Making the mummies dance
7 March 2006 | by wmorrow59See all my reviews

Like a lot of the early Silly Symphonies made at the Disney Studio, "Egyptian Melodies" is an essentially plot-free mini-musical that takes place in an atmospheric locale where everyone and everything bobs to the rhythm. This one follows the pattern set by the very first Symphony, "The Skeleton Dance," in its focus on an eerie setting where even the dead can join the party; but instead of skeletons, this time we're presented with mummies eager to jump out of their cases and boogie.

The opening shot is a striking one that sets the tone for what follows: while exotic, pseudo-Middle Eastern music plays and palm trees sway in the foreground, the camera tracks in on the Sphinx . . . a Sphinx that features what appears to be a large wooden door just under its face. On one side of this door is a spider in his web, playing it like a harp. When he hears a commotion inside the Sphinx the spider decides to investigate, first turning to the camera to "shush" us, then beckoning us to follow. (This spider, who is our guide and central character, has been granted the Oliver Hardy-like power to communicate with the viewer.) Our entry into the Sphinx is a fascinating, scary passage through winding corridors in sharp perspective: impressive animation for its time. Once we're fully inside, the spider loses his self-confidence and seems at a loss, frightened by those dancing mummies and other unpleasant surprises. Meanwhile, our attention shifts to the hieroglyph figures on the wall, which come to life. Egyptian soldiers march, and slaves perform a cymbal dance for the pleasure of the Pharaoh. Then there's a chariot race, and the factions following each competitor get increasingly frenzied as the race progresses. When the situation reaches a crescendo the spider flees in terror.

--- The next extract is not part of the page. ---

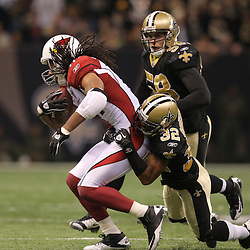 16 January 2010:  New Orleans Saints cornerback Jabari Greer (32) and linebacker Scott Shanle (58) pursues Arizona Cardinals wide receiver Larry Fitzgerald (11) during a 45-14 win by the New Orleans Saints over the Arizona Cardinals in a 2010 NFC Divisional Playoff game at the Louisiana Superdome in New Orleans, Louisiana.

This is a fun cartoon for animation buffs. When I was a kid I tended to get impatient with these little musicals, as I preferred a strong central character like a Donald Duck or a Bugs Bunny. Now, however, I can appreciate the sheer off-the-wall creativity that went into these things. The Silly Symphonies series served as a training ground for the Disney animators, and when you watch a cartoon like this one you can see where the innovations that led to such classics as "Fantasia" and "Pinocchio" were initially honed and perfected.